• **SET OF TASKS**
(a) Using the celecoxib trial summary, explain what the reason for combining a COX-2 inhibitor with concurrent chemoradiation was based on, and what evidence was still lacking.
(b) Copy word for word the part of the celecoxib trial summary running from "Design, Setting, and" down to "to October 2018.".

• **READING TEXT**
In this phase 2 clinical trial of 96 patients, adding celecoxib to concurrent chemoradiation did not improve survival.
Adding celecoxib to concurrent chemoradiation did not improve survival.
Treatment of locally advanced non–small cell lung cancer (NSCLC) remains challenging. The rationale of combining a cyclooxygenase 2 (COX-2) inhibitor with concurrent chemoradiation (CCRT) was based on results of preclinical research and prospective clinical studies; however, no randomized clinical trial has provided evidence of a direct comparison with CCRT alone.
To determine the effect of combined selective COX-2 inhibition with standard CCRT on survival among patients with unresectable stage III NSCLC.
Design, Setting, and Participants
A single-center, open-label, randomized phase 2 clinical trial was performed among 96 patients who had histologically and cytologically confirmed unresectable stage III NSCLC. Participants were enrolled from November 2011 to August 2015. Data were analyzed from February to October 2018.
Patients were randomized to receive thoracic radiation, 60 Gy, for 6 weeks concurrent with etoposide and cisplatin or the same regimen of CCRT combined with 200 mg of celecoxib, taken twice daily.
Main Outcomes and Measures
The primary end point was overall survival. The secondary end points were the proportion of patients with treatment-related toxic effects, progression-free survival, and overall survival in subgroups with and without the COX-2 genotype.

• **INPUT DATA**
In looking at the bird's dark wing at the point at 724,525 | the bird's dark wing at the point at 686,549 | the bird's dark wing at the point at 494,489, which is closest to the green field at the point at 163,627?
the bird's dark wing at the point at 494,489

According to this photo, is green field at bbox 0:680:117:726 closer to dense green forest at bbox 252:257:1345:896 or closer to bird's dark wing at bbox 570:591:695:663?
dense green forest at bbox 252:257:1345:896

* * *

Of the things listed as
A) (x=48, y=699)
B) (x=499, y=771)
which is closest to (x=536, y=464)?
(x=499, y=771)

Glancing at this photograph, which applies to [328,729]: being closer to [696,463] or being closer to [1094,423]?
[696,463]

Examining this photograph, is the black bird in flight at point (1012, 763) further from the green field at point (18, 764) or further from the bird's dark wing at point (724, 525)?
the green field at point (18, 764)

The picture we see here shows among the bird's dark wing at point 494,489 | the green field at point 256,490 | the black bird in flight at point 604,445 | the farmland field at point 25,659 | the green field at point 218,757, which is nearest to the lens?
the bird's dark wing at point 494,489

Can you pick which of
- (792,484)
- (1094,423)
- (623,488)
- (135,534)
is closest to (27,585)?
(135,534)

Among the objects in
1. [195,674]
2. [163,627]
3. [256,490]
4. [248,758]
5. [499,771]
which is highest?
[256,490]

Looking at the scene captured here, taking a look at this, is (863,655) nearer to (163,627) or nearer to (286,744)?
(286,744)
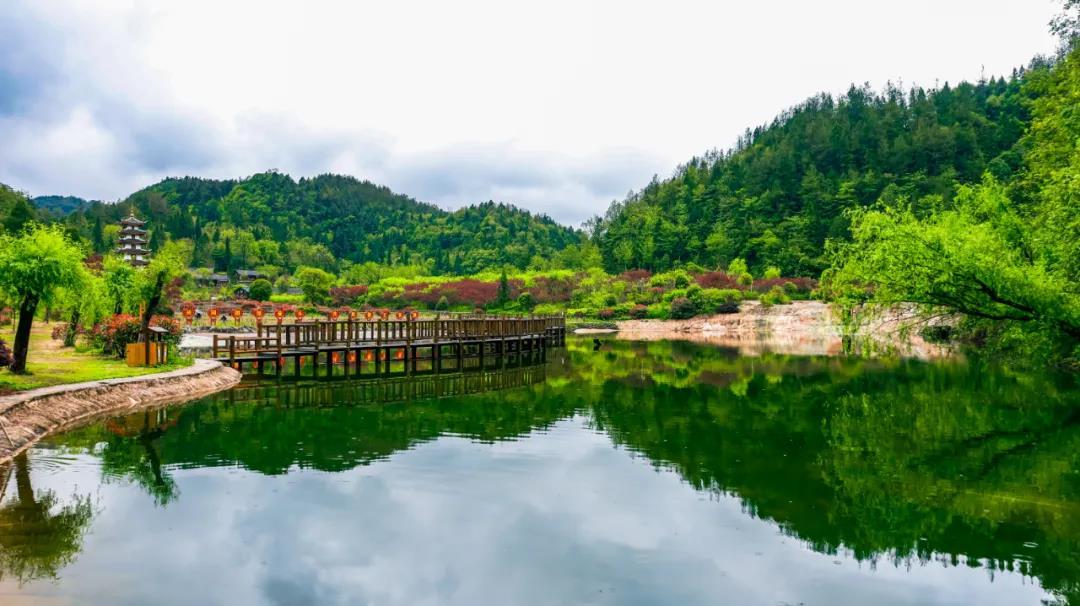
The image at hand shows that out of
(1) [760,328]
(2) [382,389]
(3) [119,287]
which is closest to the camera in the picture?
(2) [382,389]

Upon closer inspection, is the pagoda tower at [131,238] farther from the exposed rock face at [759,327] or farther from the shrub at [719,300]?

• **SOLUTIONS**
(a) The reason for combining a COX-2 inhibitor with concurrent chemoradiation (CCRT) was based on preclinical research and prospective clinical studies. However, no randomized clinical trial had directly compared that combination with CCRT alone.

(b)
Design, Setting, and Participants
A single-center, open-label, randomized phase 2 clinical trial was performed among 96 patients who had histologically and cytologically confirmed unresectable stage III NSCLC. Participants were enrolled from November 2011 to August 2015. Data were analyzed from February to October 2018.